Teaching Your Book Before You Write It

In the Useful Authors group, I learned to test my book’s content by teaching it first. To some extent, I did that on this blog. But that doesn’t work as well as doing it in a way where you can get a reaction. This lets you figure out if what you plan to write will resonate with your audience.

With Swimming in Tech Debt, my main way of teaching the book was to talk about tech debt with my clients and my developer friends. I would also make LinkedIn posts with excerpts from what I was writing. So much of the book, though, is based on past conversations I had had for decades at work. Some of those conversations were meant as “teaching” via training, feedback, or mentorship. A lot of it was just figuring it out as a group.

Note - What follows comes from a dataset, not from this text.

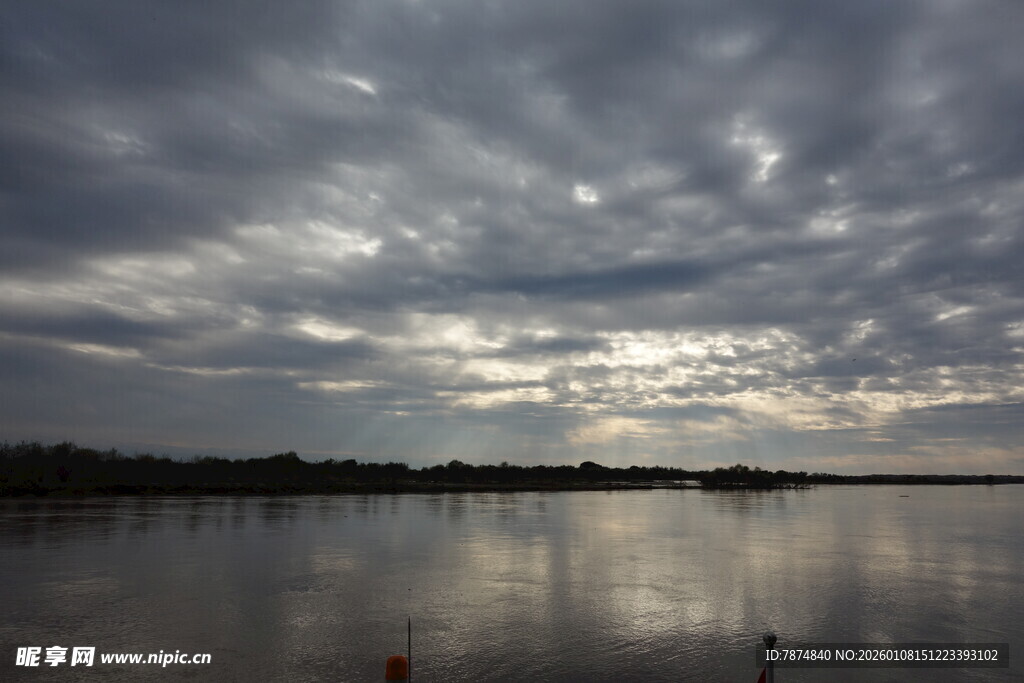 湖畔乌云密布的静谧时刻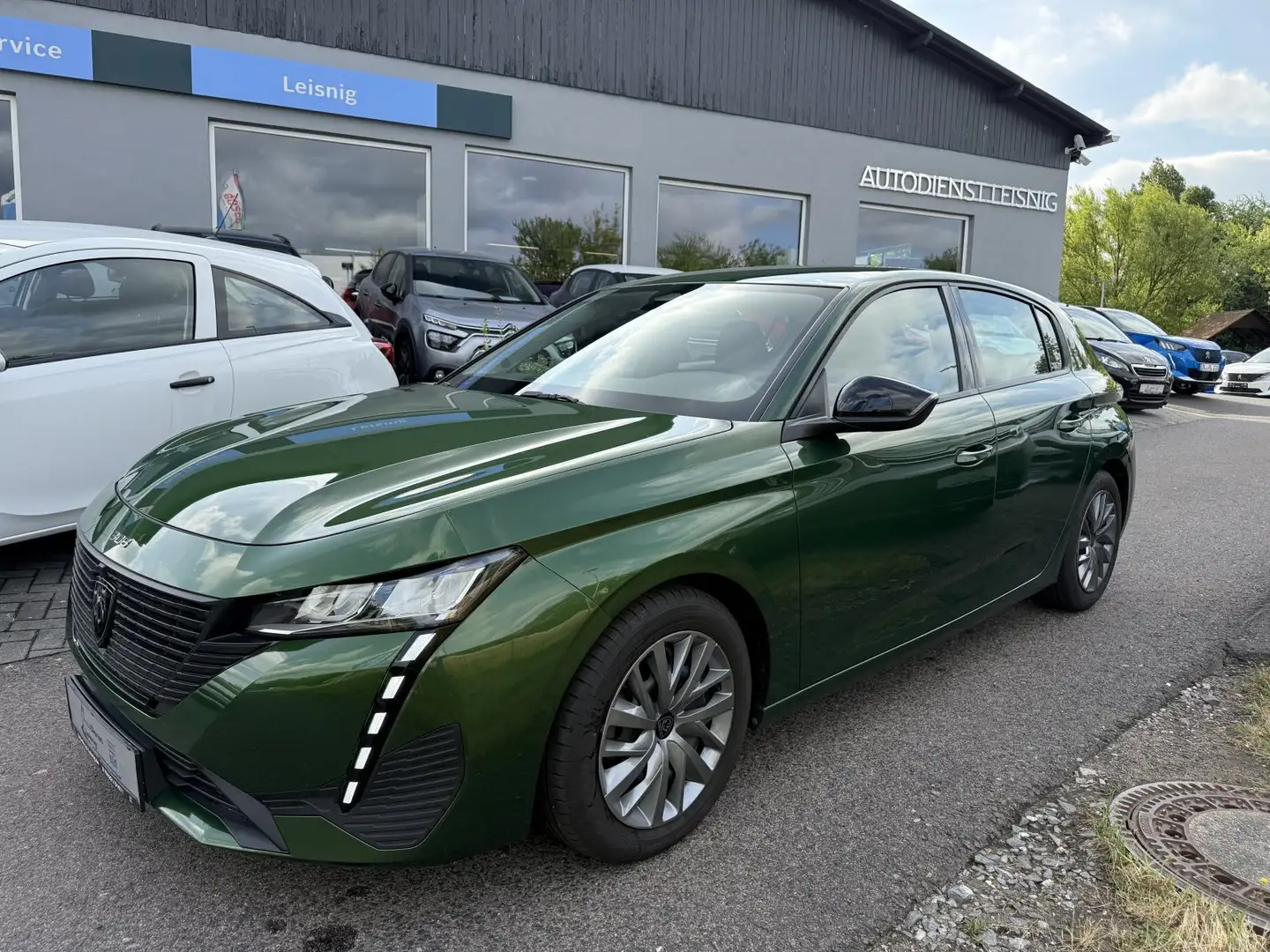 Peugeot 308 1.2 PureTech 110  Active Pack LED PDC DAB WR Grün - 2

I also shared chapters online in places where it was easy to give feedback (like helpthisbook.com). Some readers have invited me to speak to groups inside of their companies. Part 4 of the book (for CTOs) started as a presentation. I was also asked for an excerpt by the Pragmatic Engineer. His audience’s reaction in comments and emails helped shape the book. It let me know which parts were the most useful and worth expanding on.

One thing I didn’t do early enough was to turn my pre-book notes into conference pitches. I finally did do that after the first draft was done, and next week, I’ll be sharing that with QA professionals at STARWEST.

In all of these cases, you are the proxy for your book before you write it. You just tell people the things you plan to write. You are hoping that it leads to a conversation where you learn if your ideas are worth writing about.